Sacha Baron Cohen responded on social media Saturday to Donald Trump's assessment that the actor is creepy, phony and not funny.
"Donald — I appreciate the free publicity for Borat! I admit, I don’t find you funny either," wrote Cohen on Twitter. "But yet the whole world laughs at you. I’m always looking for people to play racist buffoons, and you’ll need a job after Jan. 20. Let’s talk!"
This came after Trump was asked by reporters on Friday night whether he had seen Rudy Giuliani's appearance in Borat Subsequent Moviefilm, in a scene where he is shown in a compromising position with actor Maria Bakalova's character Tutar, and if he was worried about security breaches.
White House bureau chief Steve Herman reported the president's response on Twitter, writing that Trump answered, "I don’t know what happened. But years ago, you know, he tried to scam me.
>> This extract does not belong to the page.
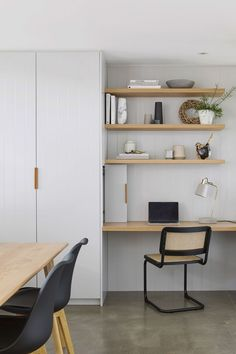 Cute way to bring in shelving in the girls room / or little desk nook - storage - yes please! - Cute way to bring in shelving in the girls room / or little desk nook - Desk Nook, Office Nook, Home Office Space, Home Office Design, Home Office Decor, Spare Room Office, Office Workspace, Kitchen Desk Areas, Kitchen Desks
And I was the only one who said no way. That’s a phony guy." He continued, "And I don’t find him funny. I don’t know anything about him other than he tried to scam me. He came in as a BBC – British broadcasting anchor." The President then said, "To me, he was a creep. Thank you all."
Trump has yet to respond to Cohen's tweet below, though the tweet is being rapidly retweeted and commented on by Twitter users.
Donald—I appreciate the free publicity for Borat! I admit, I don’t find you funny either. But yet the whole world laughs at you.
I’m always looking for people to play racist buffoons, and you’ll need a job after Jan. 20. Let’s talk!https://t.co/itWnhJ8TQF
— Sacha Baron Cohen (@SachaBaronCohen) October 24, 2020
This is not the first time that an interaction has occurred between Cohen and Trump. In 2018, Cohen trolled Trump after he referred to the actor as a "third-grade character" who "needs to learn about funny."
The Borat star, who once interviewed Trump in character as Ali G, has been vocal about his feelings for Trump, writing an op-ed for Time Magazine about how Trump's presidency has brought about the rise of antisemitism, white supremacy and conspiracy theories.
He wore a bulletproof vest while crashing a far-right rally in Washington state for a scene in the Borat sequel, and said he feared for his life.